長年、香港にも拠点を構える筆者にとっても驚愕の事例となった。同紙を認識する上で覚えておきたいのは「真実を追求する。そのためには誰にも忖度しない」というスタンスだ。それは創業者の黎智英(ジミー・ライ)氏の人生哲学と言ってもいい。
特に雨傘運動以降に同紙を知った人であれば(デモを起こした若者など)、民主派寄りで信頼に足る新聞という位置づけなるが、創刊から知っている人は日本的に言えば「東スポ」のイメ―ジだ。政治、経済、文学、社会、スポーツ、競馬、芸能、性風俗などをすべてカバーし、ビジュアル化を進めたやり方は、それまでは殆ど存在しなかったため香港の新聞界に革命となった。ゴシップ好き、噂好きの香港人にウケ、例えば、2008年にある芸能人のわいせつ写真が流出した出来事があり21日間連続トップページで扱っている。個人的な話になるが当時、旧正月をはさんだこともあり、この話題一色だったことを今でも覚えている。

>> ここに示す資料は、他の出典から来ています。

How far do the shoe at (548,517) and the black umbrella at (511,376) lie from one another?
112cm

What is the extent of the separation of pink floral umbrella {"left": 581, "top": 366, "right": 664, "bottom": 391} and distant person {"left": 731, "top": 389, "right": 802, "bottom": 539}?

一方で、政治は深い記事を書き、スクープも少なくなかった。2000年、親中派政党、民建聯(DAB)の程介南(ゲーリー・チェン)副主席がコンサルティング会社を経営していたが、それを立法会に報告していなかった。そんな中で立法会の資料や機密資料を顧客に漏えいしたことをスクープ。同氏は起訴され有罪判決受けた。
2003年には当時の香港政府ナンバー3の梁錦松(アントニー・リョン)財政長官が自動車を登記するときの税率を上げることを策定したが、発表前にレクサスを購入したことを同紙が暴露。この年の7月1日に50万人の大規模なデモが発生するがメインは基本法23条に関する事だったが、「車版のインサイダー取引」のような行為もデモ参加者数を押し上げる要因となった。結局、梁氏は辞任に追い込まれた。
このように、「文春砲」ならぬ「アップル砲」も合わせてだすことで、ゴシップだけではないということをいうことを印象付けていった。中国批判記事も多く中国本土に持ち込み禁止で、特に黎氏自ら雨傘運動に参加したことで、東スポが唯一の民主派の新聞という立ち位置に変わった。
同紙としては、読者の興味があることについて徹底的に真実を追求した結果、芸能人も政治家もアップル砲の餌食となったということに過ぎない。筆者も同紙を運営していた壹傳媒(Next Digital)の社屋も訪れ、社員も知っているが、自由な雰囲気の社風だったことも記しておく。